= Dadan Sivunivut =

Canadian Indigenous media company

Dadan Sivunivut (Dadan is Southern Tutchone for "Our Peoples" and Sivunivut is "Our Future" in Inuktitut) is an Indigenous multimedia content creation and distribution company based in Winnipeg, Canada. It was established in December 2019 by Aboriginal Peoples Television Network, Inc as "an arms-length, independent company with the responsibility to manage and expand the group of companies that had been established in the previous 12 years under the APTN umbrella". The companies transferred from APTN to Dadan Sivunivut included First Peoples Radio, which operated ELMNT FM radio stations CFPT-FM in Toronto and CFPO-FM in Ottawa, the All Nations Network (ANN) which uses the Xfinity streaming service in the United States; Nagamo publishing, a music rights agency devoted to Indigenous artists; and Red Music Rising (RMR), a music talent agency also devoted exclusively to the Indigenous musical community; Animiki See Digital Production which produces Indigenous television and digital media content; and ASD (Animiki See Distribution) which distributes Indigenous content internationally including scripted and unscripted programs, feature films, documentaries and series in factual entertainment, current affairs, kids, animation, lifestyle, comedy and drama.

== History ==
In 2008, AnimikiSee Digital Productions (ASDP) and AnimikiSee Distribution (ASD) were established.
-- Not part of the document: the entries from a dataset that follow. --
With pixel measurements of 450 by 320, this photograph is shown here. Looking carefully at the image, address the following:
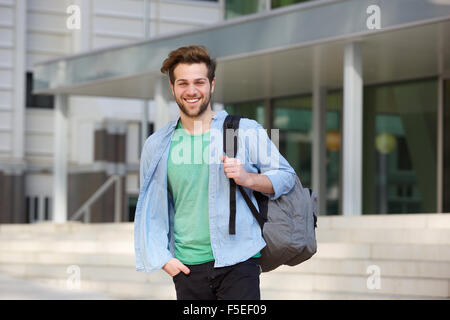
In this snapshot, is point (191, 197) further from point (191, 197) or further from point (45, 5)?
point (45, 5)

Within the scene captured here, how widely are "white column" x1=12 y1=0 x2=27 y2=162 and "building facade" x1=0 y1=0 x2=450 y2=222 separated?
0.12 meters

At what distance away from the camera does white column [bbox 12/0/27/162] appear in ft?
96.4

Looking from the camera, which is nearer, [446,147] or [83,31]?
[446,147]

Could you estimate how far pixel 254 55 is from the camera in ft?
46.3

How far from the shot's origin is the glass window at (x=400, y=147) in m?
16.1

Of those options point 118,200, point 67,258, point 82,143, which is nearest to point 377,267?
point 67,258

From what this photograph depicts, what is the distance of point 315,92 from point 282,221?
47.5ft

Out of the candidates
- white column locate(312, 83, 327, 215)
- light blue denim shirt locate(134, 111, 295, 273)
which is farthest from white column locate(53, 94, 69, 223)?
light blue denim shirt locate(134, 111, 295, 273)

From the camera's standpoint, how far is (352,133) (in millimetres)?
13125

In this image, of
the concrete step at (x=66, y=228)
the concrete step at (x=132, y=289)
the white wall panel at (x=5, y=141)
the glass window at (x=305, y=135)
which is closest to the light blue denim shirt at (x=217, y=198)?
the concrete step at (x=132, y=289)

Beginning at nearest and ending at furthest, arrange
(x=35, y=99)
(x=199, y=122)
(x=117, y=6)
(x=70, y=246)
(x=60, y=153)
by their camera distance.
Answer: (x=199, y=122)
(x=70, y=246)
(x=60, y=153)
(x=35, y=99)
(x=117, y=6)

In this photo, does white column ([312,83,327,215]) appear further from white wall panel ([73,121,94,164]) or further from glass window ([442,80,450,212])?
white wall panel ([73,121,94,164])

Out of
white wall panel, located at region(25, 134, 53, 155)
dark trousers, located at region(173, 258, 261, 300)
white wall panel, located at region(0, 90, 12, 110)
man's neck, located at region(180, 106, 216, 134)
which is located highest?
white wall panel, located at region(0, 90, 12, 110)
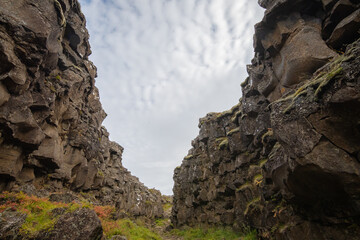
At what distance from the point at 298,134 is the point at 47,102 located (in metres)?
20.6

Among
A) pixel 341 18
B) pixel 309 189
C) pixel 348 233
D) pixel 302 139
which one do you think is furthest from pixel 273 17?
pixel 348 233

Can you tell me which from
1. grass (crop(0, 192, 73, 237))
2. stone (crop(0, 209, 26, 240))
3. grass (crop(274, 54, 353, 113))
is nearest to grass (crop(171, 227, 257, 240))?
grass (crop(274, 54, 353, 113))

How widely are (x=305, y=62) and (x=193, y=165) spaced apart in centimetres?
2600

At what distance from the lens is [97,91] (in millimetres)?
33719

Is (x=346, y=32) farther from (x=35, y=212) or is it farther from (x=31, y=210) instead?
(x=31, y=210)

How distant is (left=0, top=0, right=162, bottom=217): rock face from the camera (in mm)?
12625

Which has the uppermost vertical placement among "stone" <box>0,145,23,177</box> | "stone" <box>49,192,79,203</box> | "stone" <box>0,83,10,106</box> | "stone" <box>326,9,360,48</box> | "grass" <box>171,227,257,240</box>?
"stone" <box>326,9,360,48</box>

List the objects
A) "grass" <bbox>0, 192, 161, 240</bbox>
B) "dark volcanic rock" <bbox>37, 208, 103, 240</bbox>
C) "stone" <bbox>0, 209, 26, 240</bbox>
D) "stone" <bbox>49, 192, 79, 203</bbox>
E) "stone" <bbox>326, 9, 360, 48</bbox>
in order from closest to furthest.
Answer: "stone" <bbox>0, 209, 26, 240</bbox>
"dark volcanic rock" <bbox>37, 208, 103, 240</bbox>
"grass" <bbox>0, 192, 161, 240</bbox>
"stone" <bbox>326, 9, 360, 48</bbox>
"stone" <bbox>49, 192, 79, 203</bbox>

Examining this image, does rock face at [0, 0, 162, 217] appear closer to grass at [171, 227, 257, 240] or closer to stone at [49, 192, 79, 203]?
stone at [49, 192, 79, 203]

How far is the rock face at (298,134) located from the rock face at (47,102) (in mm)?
17950

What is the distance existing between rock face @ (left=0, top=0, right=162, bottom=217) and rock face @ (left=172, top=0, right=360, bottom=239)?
58.9 ft

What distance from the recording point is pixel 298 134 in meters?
10.3

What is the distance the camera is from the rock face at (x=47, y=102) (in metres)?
12.6

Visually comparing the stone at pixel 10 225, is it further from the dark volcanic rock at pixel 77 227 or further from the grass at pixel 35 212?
the dark volcanic rock at pixel 77 227
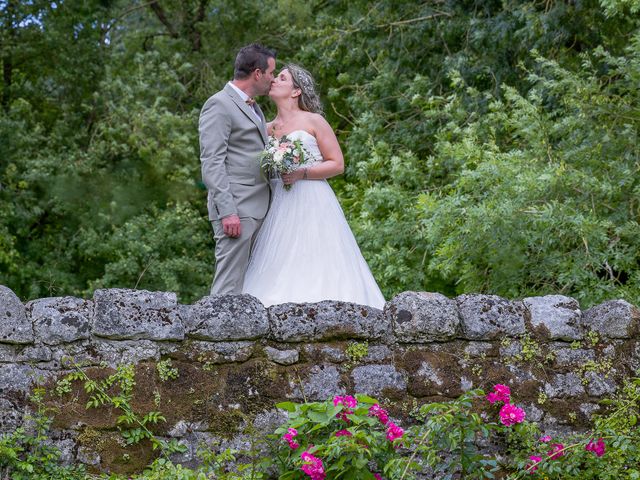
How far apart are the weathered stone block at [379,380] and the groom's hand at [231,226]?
4.29 feet

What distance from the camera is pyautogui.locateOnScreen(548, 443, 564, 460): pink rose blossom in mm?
4488

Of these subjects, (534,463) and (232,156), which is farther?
(232,156)

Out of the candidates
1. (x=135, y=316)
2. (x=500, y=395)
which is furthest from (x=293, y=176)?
Answer: (x=500, y=395)

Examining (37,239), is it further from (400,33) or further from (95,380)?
(95,380)

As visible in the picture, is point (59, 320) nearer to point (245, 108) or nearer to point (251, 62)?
point (245, 108)

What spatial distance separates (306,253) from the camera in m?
5.79

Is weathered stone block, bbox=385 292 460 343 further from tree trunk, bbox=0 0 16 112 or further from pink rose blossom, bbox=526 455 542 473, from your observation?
tree trunk, bbox=0 0 16 112

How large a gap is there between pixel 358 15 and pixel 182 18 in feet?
12.1

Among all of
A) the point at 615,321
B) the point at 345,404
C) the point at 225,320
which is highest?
the point at 225,320

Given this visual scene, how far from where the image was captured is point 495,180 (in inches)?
328

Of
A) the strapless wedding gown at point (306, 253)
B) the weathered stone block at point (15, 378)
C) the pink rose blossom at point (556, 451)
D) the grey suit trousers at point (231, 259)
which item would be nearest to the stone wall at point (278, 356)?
the weathered stone block at point (15, 378)

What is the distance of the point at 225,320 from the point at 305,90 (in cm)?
195

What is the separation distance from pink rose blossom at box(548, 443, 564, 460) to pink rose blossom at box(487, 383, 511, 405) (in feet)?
0.94

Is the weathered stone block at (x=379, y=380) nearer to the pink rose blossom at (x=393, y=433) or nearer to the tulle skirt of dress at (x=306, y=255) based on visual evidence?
the pink rose blossom at (x=393, y=433)
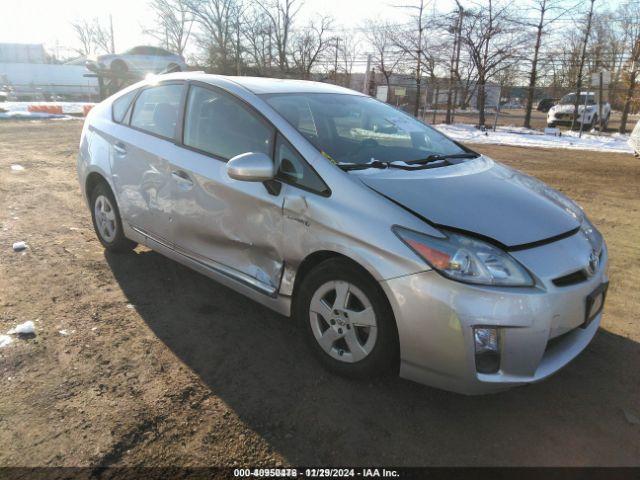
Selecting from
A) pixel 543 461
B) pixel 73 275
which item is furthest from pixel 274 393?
pixel 73 275

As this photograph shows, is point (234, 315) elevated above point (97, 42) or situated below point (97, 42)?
below

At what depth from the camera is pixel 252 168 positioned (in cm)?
Result: 277

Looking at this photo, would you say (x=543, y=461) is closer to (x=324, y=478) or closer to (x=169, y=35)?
(x=324, y=478)

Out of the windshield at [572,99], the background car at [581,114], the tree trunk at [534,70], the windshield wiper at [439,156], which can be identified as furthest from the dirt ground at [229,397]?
the windshield at [572,99]

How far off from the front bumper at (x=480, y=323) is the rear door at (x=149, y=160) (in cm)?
203

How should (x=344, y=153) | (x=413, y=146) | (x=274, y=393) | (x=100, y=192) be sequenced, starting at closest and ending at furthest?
1. (x=274, y=393)
2. (x=344, y=153)
3. (x=413, y=146)
4. (x=100, y=192)

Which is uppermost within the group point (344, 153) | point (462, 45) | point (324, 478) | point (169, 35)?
point (169, 35)

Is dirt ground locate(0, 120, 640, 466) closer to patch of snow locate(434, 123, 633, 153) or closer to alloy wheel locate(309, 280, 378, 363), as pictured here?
alloy wheel locate(309, 280, 378, 363)

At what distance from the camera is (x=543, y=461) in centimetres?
223

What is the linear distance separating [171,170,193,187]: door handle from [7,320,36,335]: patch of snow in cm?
136

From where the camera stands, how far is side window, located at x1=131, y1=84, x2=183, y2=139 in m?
3.71

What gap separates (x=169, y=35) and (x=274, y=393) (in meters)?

ASDP was established to help unknown Indigenous producers get recognized and give them the funding for their productions, it is now is a big production house that produces original Indigenous productions and is also now a production service provider to other small independent Indigenous producers who need support from a production. ASD takes the content and brings it to international markets. In 2014, an initiative to create an American Indigenous television station named All Nations Network (ANN) and was modeled after Canada's APTN, ANN eventually launched on Xfinity, Comcast's streaming service. In 2017, APTN licensed two radio stations under a not-for-profit corporation called First Peoples Radio (FPR), it is branded as ELMNT FM and 30% of the music is from Indigenous musicians/artists. And in 2019, APTN launched two companies to support Indigenous music, Red Music Rising (a music talent agency for Indigenous artists) and Nagamo (a music rights agency for Indigenous artists) and are supported by allies like Bedtracks with Nagamo and Coalition Music with Red Music Rising.

==First Peoples Radio==
On June 14, 2017, a subsidiary of APTN, First Peoples Radio Inc. (FPR), was granted licences by the CRTC to operate radio stations in Toronto and Ottawa aimed at urban Indigenous populations in those cities. The Ottawa station will broadcast on 95.7 FM and the Toronto station will use 106.5 FM. Both frequencies had previously been allocated to Aboriginal Voices Radio which had its licences revoked in 2015. FPR had also applied for licences in Edmonton, Calgary, and Vancouver but the CRTC granted these to other applicants.

First Peoples Radio Inc had originally announced that its two radio stations, CFPT-FM in Toronto and CFPO-FM in Ottawa, were to go on the air by June 2018 but later delayed its soft launch until October 24, 2018. FPR will produce and share programming with the Missinipi Broadcasting Corporation in Saskatchewan and Native Communications Incorporated in Manitoba and is also in talks with the Aboriginal Multi-Media Society, which has been granted radio licences in Edmonton and Calgary, and Northern Native Broadcasting (Terrace), which operates an Indigenous radio station in Terrace, British Columbia, and has been granted a licence to operate a radio station in Vancouver, about potential programming partnerships.

The stations first went on the air on October 24, 2018, at noon, branded as Elmnt FM.

In 2019, APTN established Dadan Sivunivut as "an arms-length, independent company with the responsibility to manage and expand the group of companies that had been established in the previous 12 years under the APTN umbrella", including First Peoples Radio.

In May 2024, the CRTC rejected an application by First Peoples Radio requesting that $2 million in tangible benefits funding being paid by Stingray Group be redirected for two years to support CFPT-FM Toronto and its Ottawa sister station CFPO-FM. FPR chairman Jean LaRose said the application was a last ditch effort to keep the stations operational due to the impact the COVID-19 pandemic has on advertising revenue. Staff at the stations had been cut from 26 to 6 leaving no on-air personalities. As a result of the CRTC decision "we have to see just how far we can go and decide whether we have to close in the coming months if we’re not seeing growth in advertising revenue,” said LaRose.

Both stations ceased operations on September 1, 2025. In February 2026, the CRTC issued a formal call for new applications to serve indigenous communities in Toronto and Ottawa with new radio stations.